__Selected passage__:
------------------------------------------------

Published online by Cambridge University Press:  03 October 2018

Fernanda Campos Mastrotti Pereira
Affiliation:
Doctoral Student, Department of Applied Biology to Agropecuary, São Paulo State University, Jaboticabal, Brasil; and Department of Environmental Science and Technology, University of Maryland, College Park, MD, USA
Reuben Tayengwa
Affiliation:
Postdoctoral Fellow, Department of Plant Science and Landscape Architecture, University of Maryland, College Park, MD, USA
Pedro Luis Da Costa Aguiar Alves
Affiliation:
Professor, Department of Applied Biology to Agropecuary, São Paulo State University, Jaboticabal, Brasil
Wendy Ann Peer*
Affiliation:
Assistant Professor, Department of Environmental Science and Technology, University of Maryland, College Park, MD, USA; and Department of Plant Science and Landscape Architecture, University of Maryland, College Park, MD, USA; and Institute for Bioscience and Biotechnology Research, University of Maryland, College Park, MD, USA
*
Author for correspondence: W. A. Peer, Department of Environmental Science and Technology, University of Maryland, College Park, MD 20742. (Email: [email protected])

------------------------------------------------

__Assignment__:
Answer these questions from the author listing above.
(a) On what date was the article published online by Cambridge University Press?
(b) What position does Reuben Tayengwa hold?
(c) At which university is Pedro Luis Da Costa Aguiar Alves a professor?

__Information shown__:
------------------------------------------------

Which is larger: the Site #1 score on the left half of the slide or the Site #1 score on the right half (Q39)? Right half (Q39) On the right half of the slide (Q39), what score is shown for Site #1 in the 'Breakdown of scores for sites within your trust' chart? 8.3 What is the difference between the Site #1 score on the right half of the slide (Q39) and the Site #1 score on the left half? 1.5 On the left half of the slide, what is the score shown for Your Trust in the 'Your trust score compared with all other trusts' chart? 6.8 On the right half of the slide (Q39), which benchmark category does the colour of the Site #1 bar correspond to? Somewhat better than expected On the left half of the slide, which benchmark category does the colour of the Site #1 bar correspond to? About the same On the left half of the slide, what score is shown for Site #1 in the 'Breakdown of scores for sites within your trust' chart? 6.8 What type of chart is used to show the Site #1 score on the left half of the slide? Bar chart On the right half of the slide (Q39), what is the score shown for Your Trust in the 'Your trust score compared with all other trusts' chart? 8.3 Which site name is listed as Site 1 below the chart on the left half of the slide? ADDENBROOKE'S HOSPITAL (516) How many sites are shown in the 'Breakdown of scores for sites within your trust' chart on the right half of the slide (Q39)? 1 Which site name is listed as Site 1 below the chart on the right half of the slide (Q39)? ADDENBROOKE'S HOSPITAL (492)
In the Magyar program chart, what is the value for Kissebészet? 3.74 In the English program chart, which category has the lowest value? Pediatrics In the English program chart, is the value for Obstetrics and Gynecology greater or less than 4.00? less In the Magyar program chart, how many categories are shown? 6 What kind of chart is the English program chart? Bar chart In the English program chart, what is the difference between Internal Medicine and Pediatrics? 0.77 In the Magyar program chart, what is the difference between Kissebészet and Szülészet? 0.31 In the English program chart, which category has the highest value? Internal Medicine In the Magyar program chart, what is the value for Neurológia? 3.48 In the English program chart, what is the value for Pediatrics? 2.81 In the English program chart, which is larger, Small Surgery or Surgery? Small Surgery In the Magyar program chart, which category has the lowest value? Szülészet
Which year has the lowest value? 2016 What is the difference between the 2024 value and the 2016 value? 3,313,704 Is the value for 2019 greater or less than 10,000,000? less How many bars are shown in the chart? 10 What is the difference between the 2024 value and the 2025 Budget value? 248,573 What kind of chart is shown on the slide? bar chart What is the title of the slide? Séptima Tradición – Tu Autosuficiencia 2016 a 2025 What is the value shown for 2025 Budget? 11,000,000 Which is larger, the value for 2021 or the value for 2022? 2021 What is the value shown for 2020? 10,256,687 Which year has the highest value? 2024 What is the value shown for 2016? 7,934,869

------------------------------------------------

__Task response__:
(a) 03 October 2018
(b) Postdoctoral Fellow, Department of Plant Science and Landscape Architecture, University of Maryland
(c) São Paulo State University, Jaboticabal, Brasil